═════ Data to use

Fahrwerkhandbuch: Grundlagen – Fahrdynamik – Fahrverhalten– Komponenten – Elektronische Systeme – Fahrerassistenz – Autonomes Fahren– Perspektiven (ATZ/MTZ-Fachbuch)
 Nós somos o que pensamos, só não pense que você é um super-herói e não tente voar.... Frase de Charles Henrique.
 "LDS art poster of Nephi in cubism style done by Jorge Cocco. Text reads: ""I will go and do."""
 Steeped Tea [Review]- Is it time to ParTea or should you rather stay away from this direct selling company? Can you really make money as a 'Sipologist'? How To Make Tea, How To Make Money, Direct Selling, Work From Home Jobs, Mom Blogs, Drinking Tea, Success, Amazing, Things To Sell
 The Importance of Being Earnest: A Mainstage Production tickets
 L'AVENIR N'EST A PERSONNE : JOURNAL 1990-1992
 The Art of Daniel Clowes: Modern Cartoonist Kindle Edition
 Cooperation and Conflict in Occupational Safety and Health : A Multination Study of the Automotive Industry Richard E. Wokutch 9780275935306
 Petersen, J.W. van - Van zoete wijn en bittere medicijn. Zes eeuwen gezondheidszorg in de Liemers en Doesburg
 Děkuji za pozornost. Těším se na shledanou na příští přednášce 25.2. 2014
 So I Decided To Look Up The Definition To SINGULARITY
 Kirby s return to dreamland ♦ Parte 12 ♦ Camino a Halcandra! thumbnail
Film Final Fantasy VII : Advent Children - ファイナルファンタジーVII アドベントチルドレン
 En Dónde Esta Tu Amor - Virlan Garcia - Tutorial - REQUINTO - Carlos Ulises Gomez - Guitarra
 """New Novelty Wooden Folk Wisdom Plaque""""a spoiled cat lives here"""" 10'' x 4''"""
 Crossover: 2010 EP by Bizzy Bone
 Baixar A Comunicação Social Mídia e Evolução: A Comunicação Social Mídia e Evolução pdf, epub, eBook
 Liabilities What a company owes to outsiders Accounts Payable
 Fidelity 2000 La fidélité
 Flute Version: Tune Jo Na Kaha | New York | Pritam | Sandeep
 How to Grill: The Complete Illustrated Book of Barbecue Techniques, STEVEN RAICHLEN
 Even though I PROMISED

══════════

Give again, unchanged, the lines running from the top of the material above through the line that has "So I Decided", and nothing more.

Fahrwerkhandbuch: Grundlagen – Fahrdynamik – Fahrverhalten– Komponenten – Elektronische Systeme – Fahrerassistenz – Autonomes Fahren– Perspektiven (ATZ/MTZ-Fachbuch)
 Nós somos o que pensamos, só não pense que você é um super-herói e não tente voar.... Frase de Charles Henrique.
 "LDS art poster of Nephi in cubism style done by Jorge Cocco. Text reads: ""I will go and do."""
 Steeped Tea [Review]- Is it time to ParTea or should you rather stay away from this direct selling company? Can you really make money as a 'Sipologist'? How To Make Tea, How To Make Money, Direct Selling, Work From Home Jobs, Mom Blogs, Drinking Tea, Success, Amazing, Things To Sell
 The Importance of Being Earnest: A Mainstage Production tickets
 L'AVENIR N'EST A PERSONNE : JOURNAL 1990-1992
 The Art of Daniel Clowes: Modern Cartoonist Kindle Edition
 Cooperation and Conflict in Occupational Safety and Health : A Multination Study of the Automotive Industry Richard E. Wokutch 9780275935306
 Petersen, J.W. van - Van zoete wijn en bittere medicijn. Zes eeuwen gezondheidszorg in de Liemers en Doesburg
 Děkuji za pozornost. Těším se na shledanou na příští přednášce 25.2. 2014
 So I Decided To Look Up The Definition To SINGULARITY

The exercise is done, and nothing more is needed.